_Job A_
Repeat the passage of the openLCA forum post from "You can include" up to and including "climate change categories.", with no changes.

Is there a way we can include CO2-non fossil in the "biogenic" results? 

Thank you very much.  

in openLCA by (150 points)

1 Answer

+1 vote
by (13.2k points)
edited by

The "standard" and recommended approach from IPCC 2021 has net zero impacts of biogenic CO2 uptake and emission. It is a somewhat safe approach where one can assume that any biogenic carbon ends up in the atmosphere anyway at one point, so the net impact from uptake and emission is zero. This results in a characterisation factor of zero for "carbon dioxide, non-fossil" and for "carbon dioxide, in air", which is excluded from the characterisation factors and not shown in the impact category (we usually exclude characterisation factors that are zero). Maybe, at least for CO2, we could include the zero values into the characterisation factor tables to highlight there that these values are zero on purpose and not missing.

You are mentioning the ecoinvent implementation of IPCC 2021, which is only compatible with the ecoinvent database and where the biogenic carbon dioxide is set to zero correctly. You can even find the ecoinvent implementation (mapping) here:

https://github.com/ecoinvent/lcia/blob/master/3.10/methods_mapped/IPCC%202021_mapped_3.10.csv

You can include biogenic carbon by adding all elementary flows "Carbon dioxide, non-fossil" with +1, "Carbon dioxide, in air" with -1, "Carbon dioxide, non-fossil, resource correction" with -1 and changing all "Methane, non-fossil" from 27.0 to 29.8, which is similar to the EN15804 based on EF 3.1 and using IPCC 2021 for climate change categories.

_Job B_
Tally the lines of the records that contain the string "identify", with case counting, and give only that number.

_Record list_
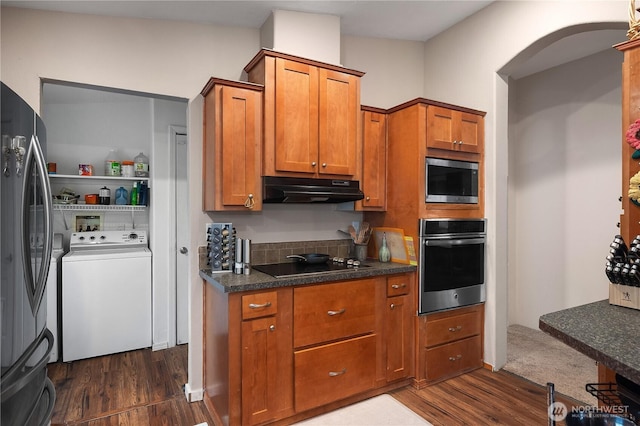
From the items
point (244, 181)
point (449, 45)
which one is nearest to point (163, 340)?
point (244, 181)

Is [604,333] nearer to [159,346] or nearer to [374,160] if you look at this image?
[374,160]

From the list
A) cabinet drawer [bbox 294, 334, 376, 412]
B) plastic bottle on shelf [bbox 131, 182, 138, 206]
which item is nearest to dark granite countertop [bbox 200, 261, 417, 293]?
cabinet drawer [bbox 294, 334, 376, 412]

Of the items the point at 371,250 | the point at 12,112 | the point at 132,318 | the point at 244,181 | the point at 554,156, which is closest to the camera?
the point at 12,112

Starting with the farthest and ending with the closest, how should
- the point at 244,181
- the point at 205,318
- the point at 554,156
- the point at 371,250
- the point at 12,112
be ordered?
1. the point at 554,156
2. the point at 371,250
3. the point at 205,318
4. the point at 244,181
5. the point at 12,112

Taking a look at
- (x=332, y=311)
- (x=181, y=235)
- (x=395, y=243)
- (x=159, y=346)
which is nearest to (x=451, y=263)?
(x=395, y=243)

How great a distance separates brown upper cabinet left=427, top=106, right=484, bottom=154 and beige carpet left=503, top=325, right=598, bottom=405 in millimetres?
1808

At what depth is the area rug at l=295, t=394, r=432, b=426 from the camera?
7.66ft

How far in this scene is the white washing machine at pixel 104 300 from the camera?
329 centimetres

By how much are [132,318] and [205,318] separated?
1346 millimetres

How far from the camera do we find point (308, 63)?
8.51 ft

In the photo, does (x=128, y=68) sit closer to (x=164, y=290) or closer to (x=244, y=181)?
(x=244, y=181)

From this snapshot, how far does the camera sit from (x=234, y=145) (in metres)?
2.42

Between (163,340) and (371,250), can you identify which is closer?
(371,250)

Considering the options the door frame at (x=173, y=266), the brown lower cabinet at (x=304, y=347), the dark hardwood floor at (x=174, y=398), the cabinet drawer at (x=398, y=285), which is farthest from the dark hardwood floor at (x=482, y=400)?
the door frame at (x=173, y=266)
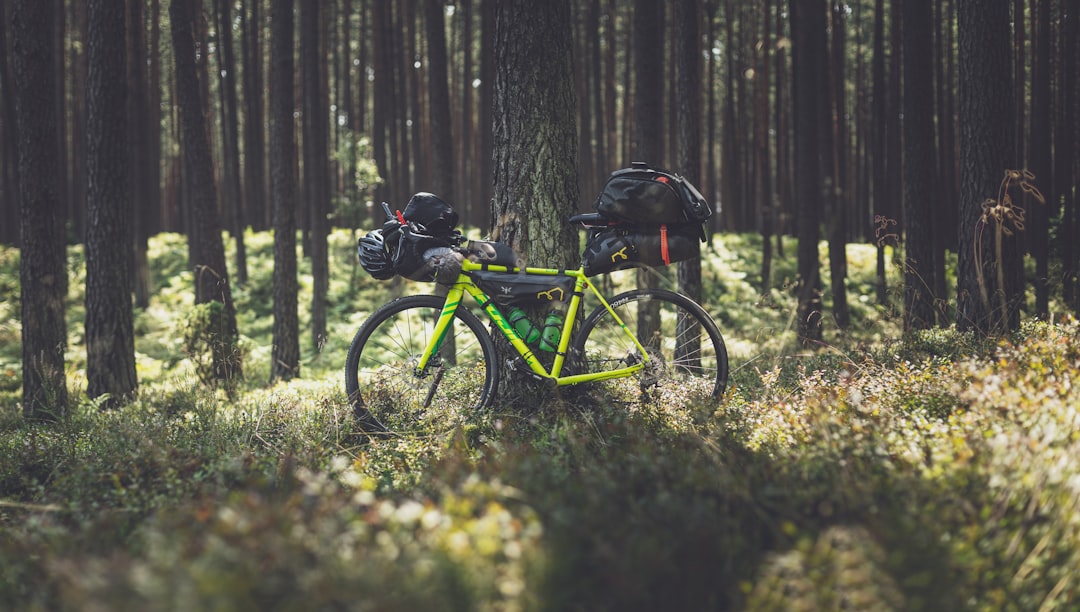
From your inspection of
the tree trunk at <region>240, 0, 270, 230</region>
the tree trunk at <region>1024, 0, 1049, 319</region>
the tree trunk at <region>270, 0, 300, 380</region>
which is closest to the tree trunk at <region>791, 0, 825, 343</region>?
the tree trunk at <region>1024, 0, 1049, 319</region>

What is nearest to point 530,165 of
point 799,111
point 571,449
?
point 571,449

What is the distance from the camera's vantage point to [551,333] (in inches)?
215

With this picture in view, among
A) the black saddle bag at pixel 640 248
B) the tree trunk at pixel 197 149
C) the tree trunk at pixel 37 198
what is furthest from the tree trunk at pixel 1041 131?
the tree trunk at pixel 37 198

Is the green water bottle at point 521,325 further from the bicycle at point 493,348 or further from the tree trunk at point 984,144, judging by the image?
the tree trunk at point 984,144

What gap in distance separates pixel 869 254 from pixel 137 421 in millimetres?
21132


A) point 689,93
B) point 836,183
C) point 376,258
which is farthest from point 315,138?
point 836,183

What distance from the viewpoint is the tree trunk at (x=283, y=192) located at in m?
11.9

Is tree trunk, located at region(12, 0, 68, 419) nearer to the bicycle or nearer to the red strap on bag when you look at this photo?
the bicycle

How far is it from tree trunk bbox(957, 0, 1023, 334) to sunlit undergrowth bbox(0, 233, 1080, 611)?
6.88 ft

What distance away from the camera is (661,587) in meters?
2.70

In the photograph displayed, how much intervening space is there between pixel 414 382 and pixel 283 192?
767cm

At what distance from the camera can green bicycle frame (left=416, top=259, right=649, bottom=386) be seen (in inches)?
211

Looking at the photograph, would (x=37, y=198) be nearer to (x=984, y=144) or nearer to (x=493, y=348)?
(x=493, y=348)

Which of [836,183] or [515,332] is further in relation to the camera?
[836,183]
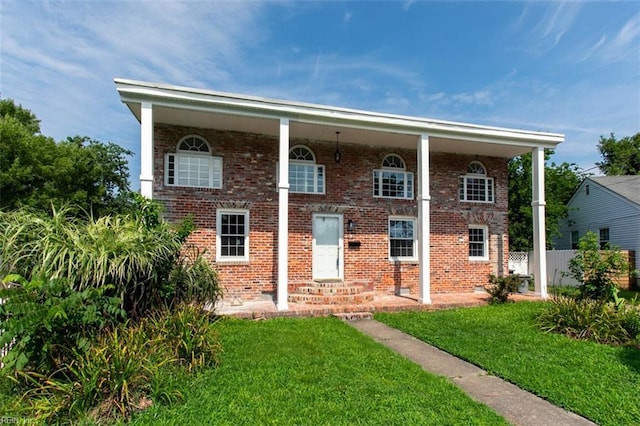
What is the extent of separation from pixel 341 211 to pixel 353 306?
124 inches

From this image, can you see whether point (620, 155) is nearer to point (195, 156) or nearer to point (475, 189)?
point (475, 189)

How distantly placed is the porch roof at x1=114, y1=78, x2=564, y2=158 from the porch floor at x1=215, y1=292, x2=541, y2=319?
174 inches

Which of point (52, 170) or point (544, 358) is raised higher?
point (52, 170)

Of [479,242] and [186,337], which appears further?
[479,242]

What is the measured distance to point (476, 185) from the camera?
12094 mm

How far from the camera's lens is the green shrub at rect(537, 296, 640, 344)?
6.18 m

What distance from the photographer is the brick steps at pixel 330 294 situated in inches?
354

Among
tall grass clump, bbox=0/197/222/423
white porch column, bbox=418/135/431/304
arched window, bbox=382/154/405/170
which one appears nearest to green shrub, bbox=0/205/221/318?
tall grass clump, bbox=0/197/222/423

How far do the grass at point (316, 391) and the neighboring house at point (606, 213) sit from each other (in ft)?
53.0

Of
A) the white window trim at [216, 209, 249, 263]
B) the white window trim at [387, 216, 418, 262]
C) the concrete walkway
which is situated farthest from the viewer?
the white window trim at [387, 216, 418, 262]

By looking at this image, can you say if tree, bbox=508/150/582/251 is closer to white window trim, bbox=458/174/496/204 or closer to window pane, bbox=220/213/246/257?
white window trim, bbox=458/174/496/204

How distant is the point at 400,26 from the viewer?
30.7 feet

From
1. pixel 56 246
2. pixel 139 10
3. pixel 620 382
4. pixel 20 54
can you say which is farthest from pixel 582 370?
pixel 20 54

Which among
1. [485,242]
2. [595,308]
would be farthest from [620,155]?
[595,308]
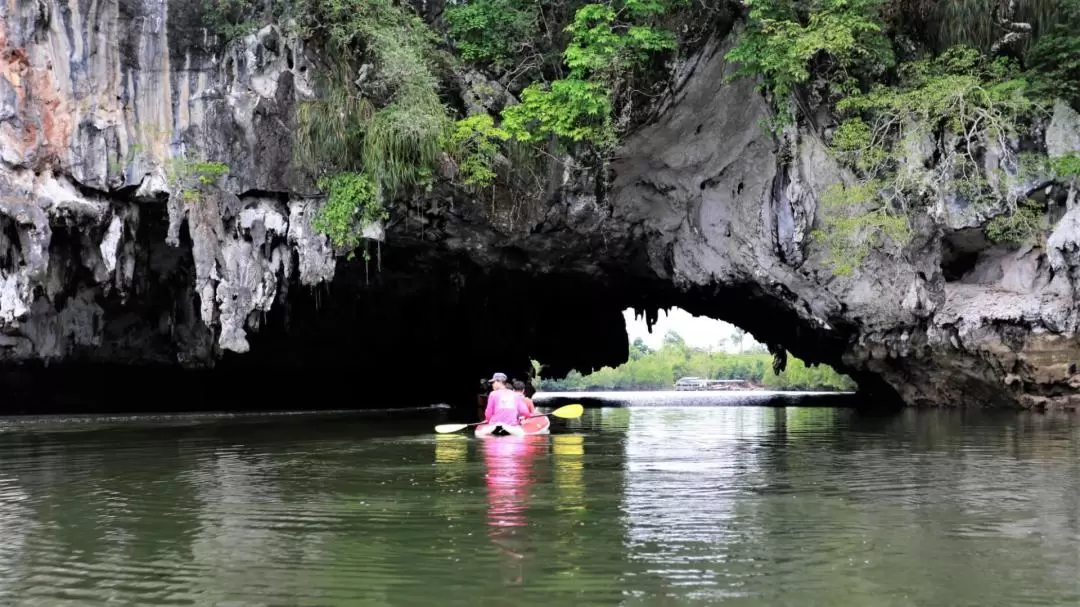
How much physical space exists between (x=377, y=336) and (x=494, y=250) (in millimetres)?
7969

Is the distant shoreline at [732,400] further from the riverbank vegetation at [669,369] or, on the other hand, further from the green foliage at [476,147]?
the riverbank vegetation at [669,369]

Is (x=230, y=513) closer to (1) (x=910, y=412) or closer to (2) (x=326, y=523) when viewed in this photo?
(2) (x=326, y=523)

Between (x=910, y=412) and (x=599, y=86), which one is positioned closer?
(x=599, y=86)

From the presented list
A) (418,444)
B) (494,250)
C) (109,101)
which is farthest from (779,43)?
(109,101)

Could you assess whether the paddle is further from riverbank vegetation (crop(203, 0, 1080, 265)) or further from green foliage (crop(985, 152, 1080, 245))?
green foliage (crop(985, 152, 1080, 245))

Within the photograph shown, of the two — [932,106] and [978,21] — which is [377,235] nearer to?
[932,106]

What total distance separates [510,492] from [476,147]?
35.2ft

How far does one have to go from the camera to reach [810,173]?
1722cm

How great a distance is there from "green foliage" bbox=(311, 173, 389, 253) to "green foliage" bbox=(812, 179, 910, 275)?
8.06m

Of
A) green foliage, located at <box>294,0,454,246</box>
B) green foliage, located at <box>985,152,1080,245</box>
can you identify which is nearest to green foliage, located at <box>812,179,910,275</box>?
green foliage, located at <box>985,152,1080,245</box>

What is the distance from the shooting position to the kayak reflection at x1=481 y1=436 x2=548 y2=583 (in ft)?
16.7

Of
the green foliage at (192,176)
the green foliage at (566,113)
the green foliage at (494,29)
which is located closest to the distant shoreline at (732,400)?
the green foliage at (566,113)

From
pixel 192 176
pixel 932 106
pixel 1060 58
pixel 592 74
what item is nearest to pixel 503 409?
pixel 592 74

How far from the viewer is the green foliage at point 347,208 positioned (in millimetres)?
16766
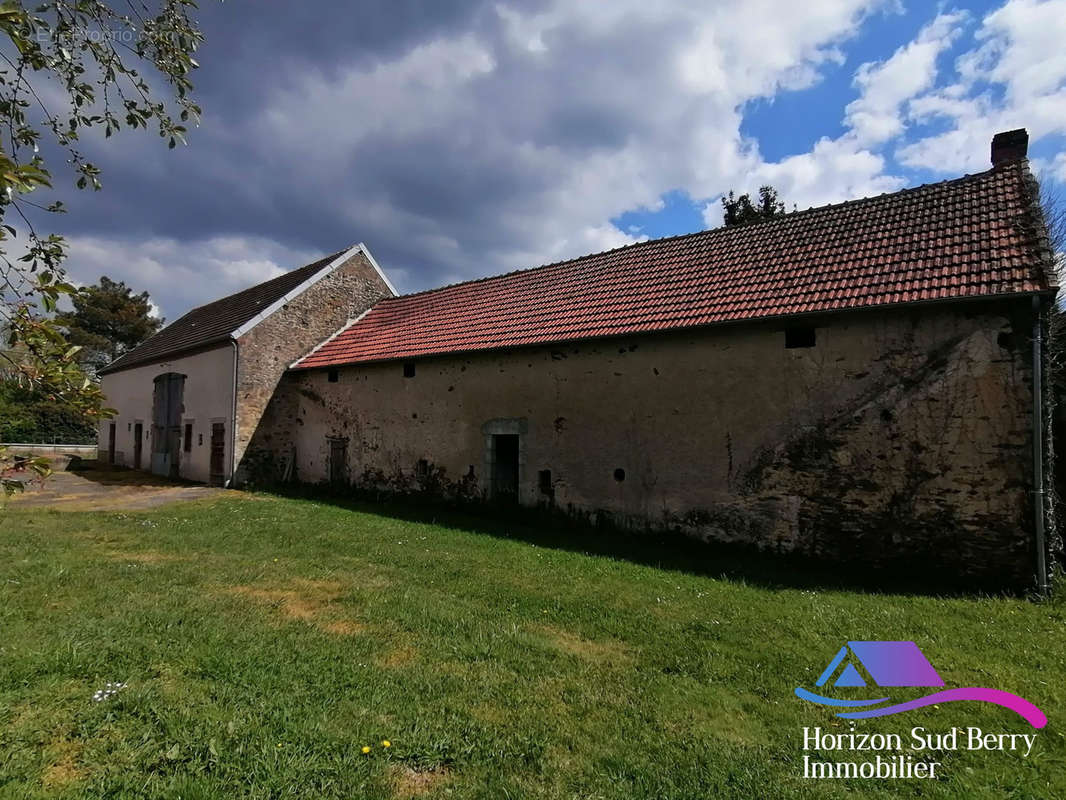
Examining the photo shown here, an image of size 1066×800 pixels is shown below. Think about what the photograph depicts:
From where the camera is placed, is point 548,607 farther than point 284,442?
No

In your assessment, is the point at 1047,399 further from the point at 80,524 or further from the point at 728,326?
the point at 80,524

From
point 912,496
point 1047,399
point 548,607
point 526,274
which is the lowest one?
point 548,607

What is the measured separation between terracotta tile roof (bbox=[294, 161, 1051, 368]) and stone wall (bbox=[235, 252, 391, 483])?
3231mm

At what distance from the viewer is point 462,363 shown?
40.5ft

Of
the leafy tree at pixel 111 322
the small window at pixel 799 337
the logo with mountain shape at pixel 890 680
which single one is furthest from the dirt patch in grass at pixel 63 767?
the leafy tree at pixel 111 322

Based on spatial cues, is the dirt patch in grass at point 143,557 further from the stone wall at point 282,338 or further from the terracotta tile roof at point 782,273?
the stone wall at point 282,338

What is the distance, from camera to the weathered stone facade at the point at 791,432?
269 inches

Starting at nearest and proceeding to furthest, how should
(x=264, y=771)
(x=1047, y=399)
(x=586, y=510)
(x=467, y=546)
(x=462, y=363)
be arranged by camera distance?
(x=264, y=771), (x=1047, y=399), (x=467, y=546), (x=586, y=510), (x=462, y=363)

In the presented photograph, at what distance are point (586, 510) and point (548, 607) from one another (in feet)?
14.9

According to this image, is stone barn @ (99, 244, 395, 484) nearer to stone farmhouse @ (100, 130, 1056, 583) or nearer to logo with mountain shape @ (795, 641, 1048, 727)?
stone farmhouse @ (100, 130, 1056, 583)

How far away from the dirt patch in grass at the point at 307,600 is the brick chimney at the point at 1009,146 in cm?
1250

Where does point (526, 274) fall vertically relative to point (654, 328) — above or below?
above

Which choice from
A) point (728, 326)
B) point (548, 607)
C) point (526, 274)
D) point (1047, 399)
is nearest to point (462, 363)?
point (526, 274)

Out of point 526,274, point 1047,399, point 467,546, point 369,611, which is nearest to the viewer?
point 369,611
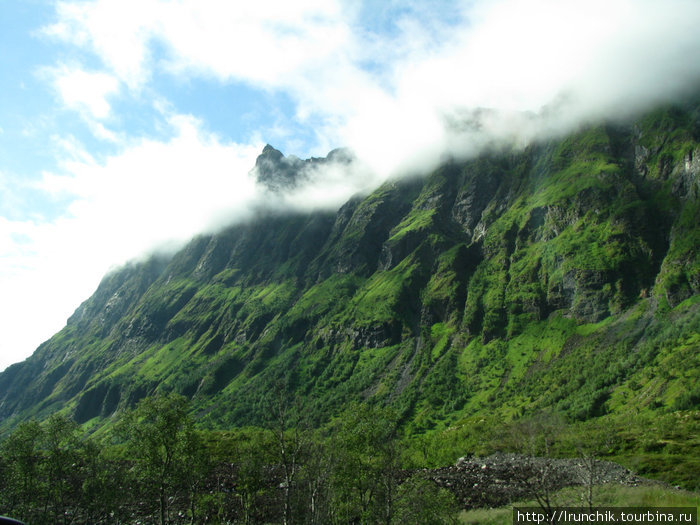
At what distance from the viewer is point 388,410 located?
151ft

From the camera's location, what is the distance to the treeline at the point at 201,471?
42531mm

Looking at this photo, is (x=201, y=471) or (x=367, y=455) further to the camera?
(x=201, y=471)

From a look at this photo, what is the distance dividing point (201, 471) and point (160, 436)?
1101 cm

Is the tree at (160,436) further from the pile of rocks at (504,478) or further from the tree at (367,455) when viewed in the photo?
the pile of rocks at (504,478)

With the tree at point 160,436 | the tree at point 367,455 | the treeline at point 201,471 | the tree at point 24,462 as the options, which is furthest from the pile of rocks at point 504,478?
the tree at point 24,462

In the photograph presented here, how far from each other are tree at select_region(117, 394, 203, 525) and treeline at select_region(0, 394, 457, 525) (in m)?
0.11

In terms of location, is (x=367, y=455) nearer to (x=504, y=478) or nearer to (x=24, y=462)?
(x=24, y=462)

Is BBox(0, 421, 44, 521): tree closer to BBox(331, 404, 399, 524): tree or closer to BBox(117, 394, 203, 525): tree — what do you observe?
BBox(117, 394, 203, 525): tree

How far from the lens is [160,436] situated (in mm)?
46375

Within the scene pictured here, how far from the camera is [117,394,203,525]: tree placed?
152ft

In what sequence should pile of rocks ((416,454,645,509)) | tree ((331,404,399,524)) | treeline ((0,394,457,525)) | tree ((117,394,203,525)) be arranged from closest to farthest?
treeline ((0,394,457,525))
tree ((331,404,399,524))
tree ((117,394,203,525))
pile of rocks ((416,454,645,509))

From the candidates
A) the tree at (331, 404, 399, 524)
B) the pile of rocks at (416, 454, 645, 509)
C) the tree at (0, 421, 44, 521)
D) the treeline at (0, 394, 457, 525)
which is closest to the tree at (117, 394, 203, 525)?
the treeline at (0, 394, 457, 525)

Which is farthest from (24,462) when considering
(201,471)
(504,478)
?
(504,478)

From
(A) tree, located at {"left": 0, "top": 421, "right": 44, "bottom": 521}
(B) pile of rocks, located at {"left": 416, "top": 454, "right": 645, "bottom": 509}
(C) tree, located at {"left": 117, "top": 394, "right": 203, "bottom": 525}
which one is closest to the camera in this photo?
(C) tree, located at {"left": 117, "top": 394, "right": 203, "bottom": 525}
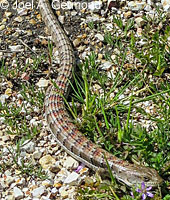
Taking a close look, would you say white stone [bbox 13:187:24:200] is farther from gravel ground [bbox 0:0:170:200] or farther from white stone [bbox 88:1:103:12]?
white stone [bbox 88:1:103:12]

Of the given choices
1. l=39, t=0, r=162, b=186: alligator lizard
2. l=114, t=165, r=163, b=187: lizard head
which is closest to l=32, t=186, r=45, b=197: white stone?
l=39, t=0, r=162, b=186: alligator lizard

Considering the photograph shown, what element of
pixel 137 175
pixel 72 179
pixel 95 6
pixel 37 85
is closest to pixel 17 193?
pixel 72 179

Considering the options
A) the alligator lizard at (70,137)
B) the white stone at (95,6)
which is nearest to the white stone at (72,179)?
the alligator lizard at (70,137)

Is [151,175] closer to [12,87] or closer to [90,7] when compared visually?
[12,87]

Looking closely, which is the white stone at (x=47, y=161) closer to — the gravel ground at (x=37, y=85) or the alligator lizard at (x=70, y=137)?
the gravel ground at (x=37, y=85)

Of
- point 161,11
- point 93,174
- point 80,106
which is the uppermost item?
point 161,11

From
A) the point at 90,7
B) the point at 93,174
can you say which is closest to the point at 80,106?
the point at 93,174
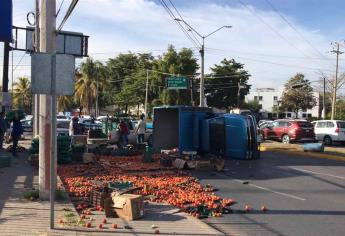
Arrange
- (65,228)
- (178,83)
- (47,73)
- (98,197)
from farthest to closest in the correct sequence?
(178,83), (98,197), (47,73), (65,228)

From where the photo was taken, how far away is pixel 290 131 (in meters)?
36.4

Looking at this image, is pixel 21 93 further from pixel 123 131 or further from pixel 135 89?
pixel 123 131

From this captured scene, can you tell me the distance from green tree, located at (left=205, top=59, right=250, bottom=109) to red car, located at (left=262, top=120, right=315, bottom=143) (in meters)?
47.4

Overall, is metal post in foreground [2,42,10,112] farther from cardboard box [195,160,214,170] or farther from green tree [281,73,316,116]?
green tree [281,73,316,116]

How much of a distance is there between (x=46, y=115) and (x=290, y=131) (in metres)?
27.0

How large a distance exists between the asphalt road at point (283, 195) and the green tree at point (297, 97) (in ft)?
287

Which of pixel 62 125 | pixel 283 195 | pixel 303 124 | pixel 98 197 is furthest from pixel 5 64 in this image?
pixel 98 197

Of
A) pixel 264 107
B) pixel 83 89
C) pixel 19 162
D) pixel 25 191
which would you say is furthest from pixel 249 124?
pixel 264 107

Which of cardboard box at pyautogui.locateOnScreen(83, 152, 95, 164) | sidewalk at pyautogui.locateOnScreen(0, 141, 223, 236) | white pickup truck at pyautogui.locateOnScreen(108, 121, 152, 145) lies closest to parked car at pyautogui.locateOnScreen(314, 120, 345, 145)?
white pickup truck at pyautogui.locateOnScreen(108, 121, 152, 145)

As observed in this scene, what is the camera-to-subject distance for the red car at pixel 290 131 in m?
35.5

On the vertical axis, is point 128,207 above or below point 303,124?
below

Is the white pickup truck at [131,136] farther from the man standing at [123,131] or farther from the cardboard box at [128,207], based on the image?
the cardboard box at [128,207]

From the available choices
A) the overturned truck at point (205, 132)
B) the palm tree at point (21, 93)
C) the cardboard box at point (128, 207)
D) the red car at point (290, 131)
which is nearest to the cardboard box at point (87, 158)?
the overturned truck at point (205, 132)

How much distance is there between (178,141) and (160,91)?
5444cm
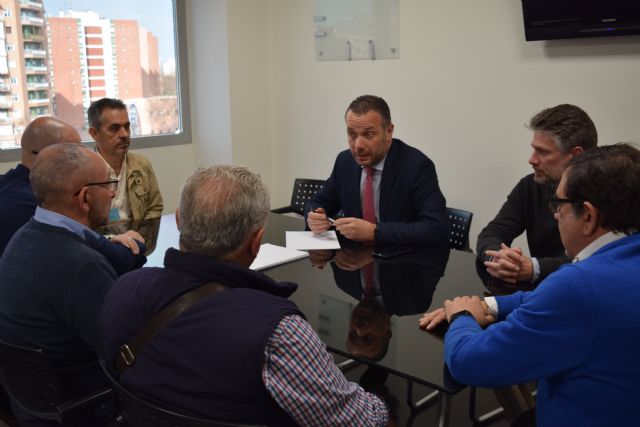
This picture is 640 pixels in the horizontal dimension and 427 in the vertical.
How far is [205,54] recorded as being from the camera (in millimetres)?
4883

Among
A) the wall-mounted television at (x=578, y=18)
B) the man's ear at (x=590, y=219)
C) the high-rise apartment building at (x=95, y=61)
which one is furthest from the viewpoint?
the high-rise apartment building at (x=95, y=61)

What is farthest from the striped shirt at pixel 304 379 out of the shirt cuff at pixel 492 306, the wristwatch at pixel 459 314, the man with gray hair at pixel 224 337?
the shirt cuff at pixel 492 306

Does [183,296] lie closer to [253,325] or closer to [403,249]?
[253,325]

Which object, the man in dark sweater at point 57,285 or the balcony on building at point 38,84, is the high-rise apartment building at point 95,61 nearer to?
the balcony on building at point 38,84

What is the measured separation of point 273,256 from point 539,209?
1.20m

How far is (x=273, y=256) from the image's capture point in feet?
7.72

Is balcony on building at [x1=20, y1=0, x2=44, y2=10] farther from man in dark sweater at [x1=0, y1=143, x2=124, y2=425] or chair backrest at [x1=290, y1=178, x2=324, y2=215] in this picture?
man in dark sweater at [x1=0, y1=143, x2=124, y2=425]

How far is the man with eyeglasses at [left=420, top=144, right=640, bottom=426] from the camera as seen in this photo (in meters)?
1.22

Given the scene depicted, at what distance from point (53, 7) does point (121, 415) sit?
362 cm

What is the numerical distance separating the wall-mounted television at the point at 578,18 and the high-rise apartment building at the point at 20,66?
3.17 meters

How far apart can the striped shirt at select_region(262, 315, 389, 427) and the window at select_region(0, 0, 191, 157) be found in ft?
11.7

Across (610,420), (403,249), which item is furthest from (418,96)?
(610,420)

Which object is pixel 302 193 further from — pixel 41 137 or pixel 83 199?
pixel 83 199

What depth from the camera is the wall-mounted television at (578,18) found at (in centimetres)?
302
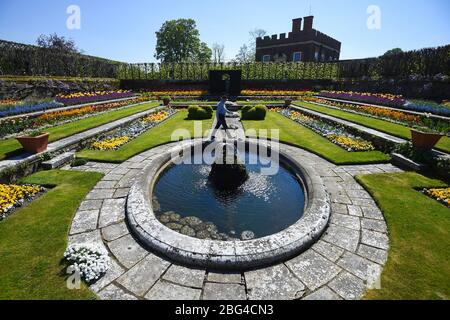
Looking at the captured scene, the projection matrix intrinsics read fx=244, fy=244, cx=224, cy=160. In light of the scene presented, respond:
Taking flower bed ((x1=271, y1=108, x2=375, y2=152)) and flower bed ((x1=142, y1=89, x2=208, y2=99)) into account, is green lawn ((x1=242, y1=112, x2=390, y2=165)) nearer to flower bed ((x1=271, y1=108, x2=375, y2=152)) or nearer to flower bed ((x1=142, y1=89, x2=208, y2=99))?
flower bed ((x1=271, y1=108, x2=375, y2=152))

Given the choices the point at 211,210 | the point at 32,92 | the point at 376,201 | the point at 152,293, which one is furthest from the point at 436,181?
the point at 32,92

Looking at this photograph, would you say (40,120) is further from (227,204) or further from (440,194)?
(440,194)

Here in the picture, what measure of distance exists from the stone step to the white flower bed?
475 centimetres

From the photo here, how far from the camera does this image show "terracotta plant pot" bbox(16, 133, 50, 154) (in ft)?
24.5

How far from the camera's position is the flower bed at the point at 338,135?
379 inches

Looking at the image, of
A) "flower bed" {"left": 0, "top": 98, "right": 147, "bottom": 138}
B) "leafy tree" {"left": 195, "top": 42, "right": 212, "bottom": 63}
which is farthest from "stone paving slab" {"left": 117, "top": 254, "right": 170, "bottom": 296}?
"leafy tree" {"left": 195, "top": 42, "right": 212, "bottom": 63}

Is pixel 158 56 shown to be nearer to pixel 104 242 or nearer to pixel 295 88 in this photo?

_Complete response A_
You can include biogenic carbon by adding all elementary flows "Carbon dioxide, non-fossil" with +1, "Carbon dioxide, in air" with -1, "Carbon dioxide, non-fossil, resource correction" with -1 and changing all "Methane, non-fossil" from 27.0 to 29.8, which is similar to the EN15804 based on EF 3.1 and using IPCC 2021 for climate change categories.

_Complete response B_
2